DOCUMENT PASSAGE:
Reputation: 19318

Delete newline character in text file if next line is less than a certain length

I'd like to create a script with any combination of bash, sed, awk, or perl that deletes the newline character of a line if the next line is less than a certain length. Let's say we want to delete the newline character if the next line is less than 5 characters. If we have this source text file:

hi hi hi hi hi
bye
fun fun fun fun fun
batman
shirt shirt shirt
pants pants pants
belt
paper paper paper

Here's the desired output:

hi hi hi hi hibye
fun fun fun fun fun
batman
shirt shirt shirt
pants pants pantsbelt
paper paper paper

Here's a script that identifies all the lines that are less than 5 characters:

cat source.txt | awk 'length($0) < 5 { print NR }'

It returns this.

GIVEN DATA:
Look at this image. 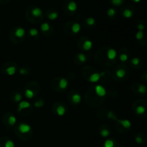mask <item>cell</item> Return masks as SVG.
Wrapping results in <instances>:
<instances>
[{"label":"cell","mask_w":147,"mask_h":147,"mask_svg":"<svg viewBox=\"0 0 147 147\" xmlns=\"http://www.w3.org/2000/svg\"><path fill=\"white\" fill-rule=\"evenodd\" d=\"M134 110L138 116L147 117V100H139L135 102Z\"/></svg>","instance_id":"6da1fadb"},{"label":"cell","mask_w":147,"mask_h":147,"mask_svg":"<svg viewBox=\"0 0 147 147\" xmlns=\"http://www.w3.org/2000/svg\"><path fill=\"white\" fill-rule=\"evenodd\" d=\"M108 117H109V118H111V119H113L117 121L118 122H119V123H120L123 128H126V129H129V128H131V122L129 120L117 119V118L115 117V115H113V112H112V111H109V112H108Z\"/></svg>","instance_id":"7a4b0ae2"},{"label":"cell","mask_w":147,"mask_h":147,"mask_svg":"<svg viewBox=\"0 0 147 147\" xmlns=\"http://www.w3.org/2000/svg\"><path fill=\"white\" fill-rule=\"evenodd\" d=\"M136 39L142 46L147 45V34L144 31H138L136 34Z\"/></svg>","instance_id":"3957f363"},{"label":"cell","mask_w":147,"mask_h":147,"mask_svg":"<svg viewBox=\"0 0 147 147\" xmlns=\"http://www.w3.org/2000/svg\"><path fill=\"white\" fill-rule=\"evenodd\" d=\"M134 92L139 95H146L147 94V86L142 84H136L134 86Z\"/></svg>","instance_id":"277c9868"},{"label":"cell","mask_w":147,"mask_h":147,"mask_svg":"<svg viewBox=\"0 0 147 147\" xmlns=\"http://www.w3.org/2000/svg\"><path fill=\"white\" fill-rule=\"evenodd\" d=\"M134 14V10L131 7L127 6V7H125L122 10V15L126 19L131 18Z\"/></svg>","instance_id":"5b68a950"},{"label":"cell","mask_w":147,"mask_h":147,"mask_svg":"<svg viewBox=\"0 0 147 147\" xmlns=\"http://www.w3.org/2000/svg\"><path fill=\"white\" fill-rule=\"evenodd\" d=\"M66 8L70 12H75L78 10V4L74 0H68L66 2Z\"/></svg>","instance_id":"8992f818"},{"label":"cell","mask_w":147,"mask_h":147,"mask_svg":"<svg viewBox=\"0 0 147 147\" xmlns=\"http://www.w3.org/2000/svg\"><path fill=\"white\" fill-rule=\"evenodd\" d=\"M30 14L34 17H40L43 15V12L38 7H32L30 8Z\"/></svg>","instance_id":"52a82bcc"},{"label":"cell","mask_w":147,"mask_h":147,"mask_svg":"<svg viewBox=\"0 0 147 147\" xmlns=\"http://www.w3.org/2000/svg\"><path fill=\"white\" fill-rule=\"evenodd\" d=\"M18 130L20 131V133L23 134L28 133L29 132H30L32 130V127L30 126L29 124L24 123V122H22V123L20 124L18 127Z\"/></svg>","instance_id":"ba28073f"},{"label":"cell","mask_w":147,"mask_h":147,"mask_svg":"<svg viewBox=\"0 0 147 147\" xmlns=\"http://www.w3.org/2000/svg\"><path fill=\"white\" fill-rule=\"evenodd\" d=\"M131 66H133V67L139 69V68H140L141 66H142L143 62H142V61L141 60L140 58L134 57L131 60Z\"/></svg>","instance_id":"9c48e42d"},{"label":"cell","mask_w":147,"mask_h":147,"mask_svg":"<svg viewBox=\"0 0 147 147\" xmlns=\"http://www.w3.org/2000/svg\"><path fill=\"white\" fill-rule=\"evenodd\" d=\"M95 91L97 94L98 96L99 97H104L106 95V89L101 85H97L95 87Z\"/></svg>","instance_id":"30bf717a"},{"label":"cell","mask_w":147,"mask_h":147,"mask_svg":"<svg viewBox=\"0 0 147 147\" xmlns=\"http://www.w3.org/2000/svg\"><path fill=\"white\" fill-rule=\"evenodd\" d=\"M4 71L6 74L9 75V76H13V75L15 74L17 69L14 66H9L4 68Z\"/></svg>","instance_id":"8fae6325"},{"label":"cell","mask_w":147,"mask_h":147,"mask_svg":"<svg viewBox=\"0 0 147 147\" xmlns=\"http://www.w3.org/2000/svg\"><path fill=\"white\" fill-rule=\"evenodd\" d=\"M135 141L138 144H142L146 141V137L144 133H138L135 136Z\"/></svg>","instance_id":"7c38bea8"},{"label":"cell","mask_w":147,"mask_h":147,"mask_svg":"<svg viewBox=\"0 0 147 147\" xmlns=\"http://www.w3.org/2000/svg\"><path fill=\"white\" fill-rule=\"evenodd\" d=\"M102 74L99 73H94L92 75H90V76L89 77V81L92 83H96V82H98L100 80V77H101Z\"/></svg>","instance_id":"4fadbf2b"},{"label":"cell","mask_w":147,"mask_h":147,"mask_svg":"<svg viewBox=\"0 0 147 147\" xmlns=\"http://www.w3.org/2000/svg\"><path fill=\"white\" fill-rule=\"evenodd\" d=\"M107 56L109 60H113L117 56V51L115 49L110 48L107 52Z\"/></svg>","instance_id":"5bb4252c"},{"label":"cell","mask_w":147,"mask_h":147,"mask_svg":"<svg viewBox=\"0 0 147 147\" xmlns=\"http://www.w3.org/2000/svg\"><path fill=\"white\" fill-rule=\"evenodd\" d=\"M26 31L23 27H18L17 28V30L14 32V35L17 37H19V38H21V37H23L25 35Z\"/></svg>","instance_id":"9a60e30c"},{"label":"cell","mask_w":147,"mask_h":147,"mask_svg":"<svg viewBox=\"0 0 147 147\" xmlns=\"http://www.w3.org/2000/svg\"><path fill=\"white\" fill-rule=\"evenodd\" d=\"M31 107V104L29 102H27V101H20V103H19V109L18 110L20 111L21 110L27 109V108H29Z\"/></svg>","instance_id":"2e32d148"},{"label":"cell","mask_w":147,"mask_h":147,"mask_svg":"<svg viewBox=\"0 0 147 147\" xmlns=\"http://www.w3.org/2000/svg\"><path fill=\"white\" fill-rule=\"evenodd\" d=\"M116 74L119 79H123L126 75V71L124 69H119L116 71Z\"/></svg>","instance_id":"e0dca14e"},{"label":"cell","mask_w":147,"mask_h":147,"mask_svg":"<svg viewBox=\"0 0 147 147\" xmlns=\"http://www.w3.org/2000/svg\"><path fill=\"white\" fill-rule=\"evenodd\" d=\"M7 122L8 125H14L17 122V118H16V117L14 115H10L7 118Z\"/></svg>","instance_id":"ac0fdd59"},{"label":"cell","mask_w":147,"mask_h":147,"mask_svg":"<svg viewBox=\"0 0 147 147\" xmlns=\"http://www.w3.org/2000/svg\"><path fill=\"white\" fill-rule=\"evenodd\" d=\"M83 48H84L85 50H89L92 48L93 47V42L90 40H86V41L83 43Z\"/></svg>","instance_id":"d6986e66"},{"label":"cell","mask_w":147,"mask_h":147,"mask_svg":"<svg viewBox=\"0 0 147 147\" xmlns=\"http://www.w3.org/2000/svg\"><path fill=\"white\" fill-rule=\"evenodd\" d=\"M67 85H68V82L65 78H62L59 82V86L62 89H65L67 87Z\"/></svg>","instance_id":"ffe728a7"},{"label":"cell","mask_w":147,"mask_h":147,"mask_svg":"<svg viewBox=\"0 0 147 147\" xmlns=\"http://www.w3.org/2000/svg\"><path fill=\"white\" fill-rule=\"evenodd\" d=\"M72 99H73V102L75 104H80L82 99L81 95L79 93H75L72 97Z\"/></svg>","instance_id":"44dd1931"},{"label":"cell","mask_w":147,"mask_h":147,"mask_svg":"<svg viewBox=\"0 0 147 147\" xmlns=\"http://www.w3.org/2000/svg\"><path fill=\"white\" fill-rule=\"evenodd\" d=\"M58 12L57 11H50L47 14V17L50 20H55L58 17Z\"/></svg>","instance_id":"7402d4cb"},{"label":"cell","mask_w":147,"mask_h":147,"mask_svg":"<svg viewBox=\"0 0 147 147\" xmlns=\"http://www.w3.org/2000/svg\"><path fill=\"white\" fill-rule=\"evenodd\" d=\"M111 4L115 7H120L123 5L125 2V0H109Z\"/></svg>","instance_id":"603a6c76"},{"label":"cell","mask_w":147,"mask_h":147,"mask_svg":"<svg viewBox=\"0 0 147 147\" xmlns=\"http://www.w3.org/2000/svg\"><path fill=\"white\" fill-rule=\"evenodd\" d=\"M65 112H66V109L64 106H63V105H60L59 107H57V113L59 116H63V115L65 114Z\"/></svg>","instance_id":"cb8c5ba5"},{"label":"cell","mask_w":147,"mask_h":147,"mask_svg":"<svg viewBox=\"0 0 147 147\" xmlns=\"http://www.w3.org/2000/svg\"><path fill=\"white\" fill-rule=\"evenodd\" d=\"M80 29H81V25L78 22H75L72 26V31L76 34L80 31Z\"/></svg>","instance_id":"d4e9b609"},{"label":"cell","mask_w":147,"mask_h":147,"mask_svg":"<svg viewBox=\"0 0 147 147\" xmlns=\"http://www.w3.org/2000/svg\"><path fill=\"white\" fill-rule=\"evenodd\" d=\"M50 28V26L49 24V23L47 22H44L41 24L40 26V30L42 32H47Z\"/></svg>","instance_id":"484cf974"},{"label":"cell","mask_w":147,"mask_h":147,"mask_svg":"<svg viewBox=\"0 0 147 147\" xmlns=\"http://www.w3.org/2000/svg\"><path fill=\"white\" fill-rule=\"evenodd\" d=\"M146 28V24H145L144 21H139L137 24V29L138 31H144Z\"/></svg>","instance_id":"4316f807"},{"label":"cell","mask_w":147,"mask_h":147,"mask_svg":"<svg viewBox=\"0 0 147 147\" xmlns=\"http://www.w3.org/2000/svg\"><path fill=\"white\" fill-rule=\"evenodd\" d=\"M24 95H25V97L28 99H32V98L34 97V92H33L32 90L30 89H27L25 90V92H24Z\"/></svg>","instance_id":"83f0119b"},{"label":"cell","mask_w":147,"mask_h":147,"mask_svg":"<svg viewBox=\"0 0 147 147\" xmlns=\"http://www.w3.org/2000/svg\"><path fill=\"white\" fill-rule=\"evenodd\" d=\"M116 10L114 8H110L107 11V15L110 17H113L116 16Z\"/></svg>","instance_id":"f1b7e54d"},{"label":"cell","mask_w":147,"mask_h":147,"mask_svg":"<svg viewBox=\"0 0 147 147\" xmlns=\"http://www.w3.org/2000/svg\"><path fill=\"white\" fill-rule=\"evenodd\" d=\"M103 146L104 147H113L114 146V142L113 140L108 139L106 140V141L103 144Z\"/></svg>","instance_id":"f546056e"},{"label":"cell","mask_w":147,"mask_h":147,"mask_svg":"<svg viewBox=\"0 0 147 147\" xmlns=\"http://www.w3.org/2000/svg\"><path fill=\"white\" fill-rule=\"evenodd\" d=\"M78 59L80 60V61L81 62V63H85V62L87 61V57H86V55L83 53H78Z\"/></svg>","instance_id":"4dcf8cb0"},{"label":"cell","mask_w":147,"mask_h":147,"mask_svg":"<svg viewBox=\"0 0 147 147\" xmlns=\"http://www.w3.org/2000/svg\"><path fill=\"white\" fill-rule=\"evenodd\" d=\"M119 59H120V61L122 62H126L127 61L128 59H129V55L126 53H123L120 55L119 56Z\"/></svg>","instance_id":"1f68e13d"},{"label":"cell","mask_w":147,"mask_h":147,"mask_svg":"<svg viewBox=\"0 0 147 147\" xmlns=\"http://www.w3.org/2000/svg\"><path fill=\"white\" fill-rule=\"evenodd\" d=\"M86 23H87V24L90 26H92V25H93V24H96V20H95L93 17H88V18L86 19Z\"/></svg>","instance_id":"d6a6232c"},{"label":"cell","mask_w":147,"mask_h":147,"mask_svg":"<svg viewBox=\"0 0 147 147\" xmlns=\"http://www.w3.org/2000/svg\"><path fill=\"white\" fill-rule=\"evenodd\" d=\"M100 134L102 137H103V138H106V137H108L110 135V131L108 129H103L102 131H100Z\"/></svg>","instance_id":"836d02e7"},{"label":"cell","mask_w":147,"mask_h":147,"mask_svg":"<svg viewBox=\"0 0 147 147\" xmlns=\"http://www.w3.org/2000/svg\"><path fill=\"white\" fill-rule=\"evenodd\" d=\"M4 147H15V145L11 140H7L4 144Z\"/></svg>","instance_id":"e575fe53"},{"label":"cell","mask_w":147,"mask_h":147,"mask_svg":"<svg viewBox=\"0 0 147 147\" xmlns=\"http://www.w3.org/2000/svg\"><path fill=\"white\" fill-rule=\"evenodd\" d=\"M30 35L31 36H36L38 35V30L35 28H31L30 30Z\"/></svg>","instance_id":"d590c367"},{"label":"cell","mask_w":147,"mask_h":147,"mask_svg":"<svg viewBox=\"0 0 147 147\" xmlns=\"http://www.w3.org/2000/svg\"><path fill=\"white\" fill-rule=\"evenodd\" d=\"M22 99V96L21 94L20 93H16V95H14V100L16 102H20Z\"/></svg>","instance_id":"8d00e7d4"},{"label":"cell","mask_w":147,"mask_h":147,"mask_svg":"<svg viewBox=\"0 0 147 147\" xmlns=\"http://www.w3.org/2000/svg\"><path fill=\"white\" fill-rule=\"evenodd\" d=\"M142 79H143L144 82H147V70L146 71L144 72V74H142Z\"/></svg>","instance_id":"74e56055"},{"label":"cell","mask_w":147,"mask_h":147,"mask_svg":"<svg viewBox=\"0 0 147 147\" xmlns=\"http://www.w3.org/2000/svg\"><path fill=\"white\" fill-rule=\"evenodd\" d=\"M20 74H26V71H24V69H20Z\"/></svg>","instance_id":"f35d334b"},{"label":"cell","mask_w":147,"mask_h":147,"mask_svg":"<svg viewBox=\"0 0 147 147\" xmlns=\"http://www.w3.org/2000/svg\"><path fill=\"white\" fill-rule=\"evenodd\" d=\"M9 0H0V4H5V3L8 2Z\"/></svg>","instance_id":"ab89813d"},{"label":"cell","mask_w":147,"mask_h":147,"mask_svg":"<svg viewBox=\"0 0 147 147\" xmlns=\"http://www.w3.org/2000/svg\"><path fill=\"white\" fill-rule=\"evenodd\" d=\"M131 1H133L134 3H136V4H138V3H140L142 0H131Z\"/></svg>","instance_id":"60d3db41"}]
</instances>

* * *

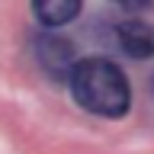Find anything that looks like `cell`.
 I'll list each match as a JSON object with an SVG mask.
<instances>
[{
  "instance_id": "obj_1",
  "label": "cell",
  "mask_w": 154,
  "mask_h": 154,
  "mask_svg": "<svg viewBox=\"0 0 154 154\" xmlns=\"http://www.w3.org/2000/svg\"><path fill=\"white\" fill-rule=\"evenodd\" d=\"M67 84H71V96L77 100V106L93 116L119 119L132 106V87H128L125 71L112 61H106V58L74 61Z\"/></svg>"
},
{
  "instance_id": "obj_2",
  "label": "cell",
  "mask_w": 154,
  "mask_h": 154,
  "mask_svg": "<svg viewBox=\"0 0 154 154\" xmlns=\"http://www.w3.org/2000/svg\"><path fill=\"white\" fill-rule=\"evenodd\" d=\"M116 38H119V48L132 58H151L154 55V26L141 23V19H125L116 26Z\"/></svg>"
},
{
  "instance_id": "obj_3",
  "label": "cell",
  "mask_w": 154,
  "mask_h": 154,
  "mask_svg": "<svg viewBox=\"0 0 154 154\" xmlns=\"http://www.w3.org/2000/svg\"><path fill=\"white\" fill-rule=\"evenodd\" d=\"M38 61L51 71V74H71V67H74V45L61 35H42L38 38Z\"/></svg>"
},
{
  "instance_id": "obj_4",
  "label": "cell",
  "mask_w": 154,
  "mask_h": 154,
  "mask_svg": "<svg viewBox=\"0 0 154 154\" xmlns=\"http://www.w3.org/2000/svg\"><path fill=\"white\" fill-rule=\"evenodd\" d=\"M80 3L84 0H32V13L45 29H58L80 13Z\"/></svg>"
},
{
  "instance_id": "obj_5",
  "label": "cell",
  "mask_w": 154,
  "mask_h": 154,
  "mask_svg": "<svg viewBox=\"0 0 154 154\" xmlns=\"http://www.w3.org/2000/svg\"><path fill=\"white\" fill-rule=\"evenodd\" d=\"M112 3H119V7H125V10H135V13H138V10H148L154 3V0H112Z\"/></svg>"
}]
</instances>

---

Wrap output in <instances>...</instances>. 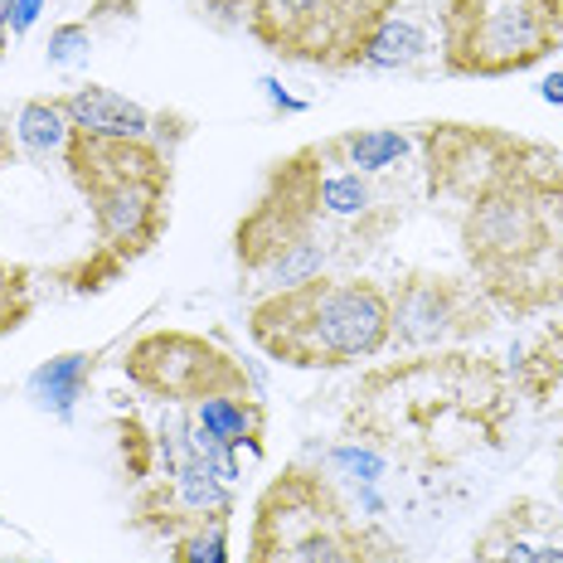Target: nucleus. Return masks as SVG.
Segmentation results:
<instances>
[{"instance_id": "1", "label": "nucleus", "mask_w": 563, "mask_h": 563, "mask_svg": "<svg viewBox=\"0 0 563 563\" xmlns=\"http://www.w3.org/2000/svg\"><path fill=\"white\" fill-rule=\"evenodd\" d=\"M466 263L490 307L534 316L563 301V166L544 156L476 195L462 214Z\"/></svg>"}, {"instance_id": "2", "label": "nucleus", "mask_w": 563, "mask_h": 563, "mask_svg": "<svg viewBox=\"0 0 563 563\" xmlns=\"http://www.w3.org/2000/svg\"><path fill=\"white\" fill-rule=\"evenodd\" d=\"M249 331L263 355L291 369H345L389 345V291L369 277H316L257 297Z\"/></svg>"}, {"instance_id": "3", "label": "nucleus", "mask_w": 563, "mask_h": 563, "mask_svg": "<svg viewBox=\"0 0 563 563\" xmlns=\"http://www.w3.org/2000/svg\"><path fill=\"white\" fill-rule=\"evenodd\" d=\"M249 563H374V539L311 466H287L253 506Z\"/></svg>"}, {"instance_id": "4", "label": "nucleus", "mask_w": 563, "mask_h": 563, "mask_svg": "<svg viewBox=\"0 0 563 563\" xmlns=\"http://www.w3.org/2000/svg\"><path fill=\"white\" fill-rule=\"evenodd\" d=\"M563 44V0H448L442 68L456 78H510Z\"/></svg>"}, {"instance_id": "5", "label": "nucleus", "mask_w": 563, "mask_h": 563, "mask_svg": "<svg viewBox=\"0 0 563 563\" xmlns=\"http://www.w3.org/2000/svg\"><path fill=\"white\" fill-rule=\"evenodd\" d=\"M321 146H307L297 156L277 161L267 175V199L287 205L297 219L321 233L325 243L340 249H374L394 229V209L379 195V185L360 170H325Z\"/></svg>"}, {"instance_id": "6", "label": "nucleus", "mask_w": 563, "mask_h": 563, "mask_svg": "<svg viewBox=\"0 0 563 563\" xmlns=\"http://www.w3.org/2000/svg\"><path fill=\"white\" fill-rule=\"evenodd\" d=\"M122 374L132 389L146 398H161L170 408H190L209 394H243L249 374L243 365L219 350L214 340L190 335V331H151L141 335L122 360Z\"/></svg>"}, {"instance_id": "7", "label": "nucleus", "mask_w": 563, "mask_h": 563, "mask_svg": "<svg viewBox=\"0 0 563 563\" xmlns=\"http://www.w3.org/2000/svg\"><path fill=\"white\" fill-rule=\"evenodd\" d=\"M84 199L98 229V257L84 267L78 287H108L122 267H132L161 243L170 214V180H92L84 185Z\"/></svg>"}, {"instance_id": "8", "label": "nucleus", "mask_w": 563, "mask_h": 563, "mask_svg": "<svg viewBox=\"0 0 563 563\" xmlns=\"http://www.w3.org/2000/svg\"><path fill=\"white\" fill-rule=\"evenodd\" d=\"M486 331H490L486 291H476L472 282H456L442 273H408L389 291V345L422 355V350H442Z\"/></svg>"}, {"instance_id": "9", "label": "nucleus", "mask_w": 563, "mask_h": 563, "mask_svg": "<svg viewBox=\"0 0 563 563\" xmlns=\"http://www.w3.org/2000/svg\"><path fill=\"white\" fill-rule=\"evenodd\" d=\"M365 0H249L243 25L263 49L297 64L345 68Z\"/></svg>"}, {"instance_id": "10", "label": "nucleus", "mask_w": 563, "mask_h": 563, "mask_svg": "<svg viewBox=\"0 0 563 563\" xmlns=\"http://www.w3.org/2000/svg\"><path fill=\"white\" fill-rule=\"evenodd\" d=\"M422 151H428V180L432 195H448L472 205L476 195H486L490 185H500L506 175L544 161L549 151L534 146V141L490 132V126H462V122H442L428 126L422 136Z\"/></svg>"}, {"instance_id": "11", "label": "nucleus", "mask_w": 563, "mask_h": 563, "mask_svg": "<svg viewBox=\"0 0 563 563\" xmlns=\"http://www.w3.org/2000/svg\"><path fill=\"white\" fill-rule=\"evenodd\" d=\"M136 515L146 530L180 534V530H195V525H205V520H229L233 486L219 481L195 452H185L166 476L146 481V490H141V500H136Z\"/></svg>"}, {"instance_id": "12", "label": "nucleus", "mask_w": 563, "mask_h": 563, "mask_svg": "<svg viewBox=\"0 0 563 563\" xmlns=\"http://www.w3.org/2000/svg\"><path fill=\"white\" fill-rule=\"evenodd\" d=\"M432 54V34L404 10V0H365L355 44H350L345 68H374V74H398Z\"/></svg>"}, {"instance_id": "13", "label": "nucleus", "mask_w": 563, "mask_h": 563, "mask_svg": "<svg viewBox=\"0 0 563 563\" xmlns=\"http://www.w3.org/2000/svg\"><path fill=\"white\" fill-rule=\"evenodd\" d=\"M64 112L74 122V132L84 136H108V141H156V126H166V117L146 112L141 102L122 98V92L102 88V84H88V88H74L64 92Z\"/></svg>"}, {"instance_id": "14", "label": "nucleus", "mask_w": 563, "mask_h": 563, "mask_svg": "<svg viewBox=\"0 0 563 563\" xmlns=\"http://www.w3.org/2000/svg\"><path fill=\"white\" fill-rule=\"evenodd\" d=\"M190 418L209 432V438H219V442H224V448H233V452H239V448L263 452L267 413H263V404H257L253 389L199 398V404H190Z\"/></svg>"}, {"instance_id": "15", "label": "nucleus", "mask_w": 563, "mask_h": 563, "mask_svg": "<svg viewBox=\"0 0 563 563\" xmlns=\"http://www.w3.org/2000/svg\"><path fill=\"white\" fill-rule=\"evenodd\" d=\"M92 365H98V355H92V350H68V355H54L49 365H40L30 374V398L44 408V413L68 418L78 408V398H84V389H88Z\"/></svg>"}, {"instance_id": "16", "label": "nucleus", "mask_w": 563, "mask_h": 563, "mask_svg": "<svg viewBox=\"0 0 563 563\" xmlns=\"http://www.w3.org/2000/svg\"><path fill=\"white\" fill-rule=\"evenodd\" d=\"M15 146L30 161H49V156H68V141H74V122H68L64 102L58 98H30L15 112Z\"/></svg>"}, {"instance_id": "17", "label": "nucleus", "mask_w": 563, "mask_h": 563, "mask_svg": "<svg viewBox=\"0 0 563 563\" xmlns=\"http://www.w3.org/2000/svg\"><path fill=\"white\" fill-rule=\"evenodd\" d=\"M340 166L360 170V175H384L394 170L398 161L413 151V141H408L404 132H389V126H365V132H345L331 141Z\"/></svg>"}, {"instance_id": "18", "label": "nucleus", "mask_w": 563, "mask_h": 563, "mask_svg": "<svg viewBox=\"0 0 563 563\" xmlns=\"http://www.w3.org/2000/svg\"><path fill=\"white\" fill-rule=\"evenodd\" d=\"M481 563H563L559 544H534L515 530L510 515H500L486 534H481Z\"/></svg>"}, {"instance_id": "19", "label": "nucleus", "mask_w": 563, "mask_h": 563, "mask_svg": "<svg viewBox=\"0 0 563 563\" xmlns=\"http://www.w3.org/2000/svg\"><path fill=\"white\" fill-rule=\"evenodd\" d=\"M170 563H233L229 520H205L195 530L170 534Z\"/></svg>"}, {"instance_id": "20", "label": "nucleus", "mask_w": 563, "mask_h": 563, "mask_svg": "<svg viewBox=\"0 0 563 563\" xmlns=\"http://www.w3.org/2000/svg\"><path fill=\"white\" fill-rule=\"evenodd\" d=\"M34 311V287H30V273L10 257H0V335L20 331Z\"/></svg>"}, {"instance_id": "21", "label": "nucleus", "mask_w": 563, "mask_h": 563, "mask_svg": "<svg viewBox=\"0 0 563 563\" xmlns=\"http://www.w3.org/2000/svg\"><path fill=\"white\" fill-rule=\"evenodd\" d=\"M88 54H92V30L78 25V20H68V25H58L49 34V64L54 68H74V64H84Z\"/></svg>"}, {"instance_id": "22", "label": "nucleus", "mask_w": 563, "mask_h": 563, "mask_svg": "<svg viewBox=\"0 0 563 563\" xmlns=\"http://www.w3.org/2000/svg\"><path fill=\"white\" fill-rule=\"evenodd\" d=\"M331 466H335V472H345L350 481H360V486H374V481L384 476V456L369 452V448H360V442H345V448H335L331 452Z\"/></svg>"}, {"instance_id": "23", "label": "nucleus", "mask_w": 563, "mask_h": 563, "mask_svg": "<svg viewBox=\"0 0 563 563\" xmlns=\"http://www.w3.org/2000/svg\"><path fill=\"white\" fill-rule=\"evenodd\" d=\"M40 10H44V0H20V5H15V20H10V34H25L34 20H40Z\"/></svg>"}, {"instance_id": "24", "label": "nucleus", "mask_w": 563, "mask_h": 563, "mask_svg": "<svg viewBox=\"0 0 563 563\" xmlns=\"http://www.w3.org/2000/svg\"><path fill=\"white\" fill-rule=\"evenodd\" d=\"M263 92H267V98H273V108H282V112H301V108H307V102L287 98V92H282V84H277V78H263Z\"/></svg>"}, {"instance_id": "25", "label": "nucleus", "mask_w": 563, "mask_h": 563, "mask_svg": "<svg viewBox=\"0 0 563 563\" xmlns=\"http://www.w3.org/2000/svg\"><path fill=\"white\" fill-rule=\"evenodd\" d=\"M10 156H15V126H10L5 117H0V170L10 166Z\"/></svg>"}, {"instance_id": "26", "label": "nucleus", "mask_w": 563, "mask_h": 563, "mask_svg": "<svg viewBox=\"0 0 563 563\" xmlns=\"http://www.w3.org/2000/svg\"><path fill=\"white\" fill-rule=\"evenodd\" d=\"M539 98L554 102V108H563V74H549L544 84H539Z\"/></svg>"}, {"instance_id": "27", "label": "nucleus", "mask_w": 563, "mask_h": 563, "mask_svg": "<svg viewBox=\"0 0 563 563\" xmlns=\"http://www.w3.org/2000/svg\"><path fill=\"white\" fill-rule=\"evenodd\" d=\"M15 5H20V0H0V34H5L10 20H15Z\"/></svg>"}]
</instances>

TASKS TO PERFORM:
1) List the tools that the forum thread names as options for writing the script.
2) Gather every line of the records that contains the string "results".
The forum thread and the records have no connection to each other.

SOLUTIONS:
1) bash, sed, awk, perl

2)
Wrapping results in <instances>:
Segmentation results:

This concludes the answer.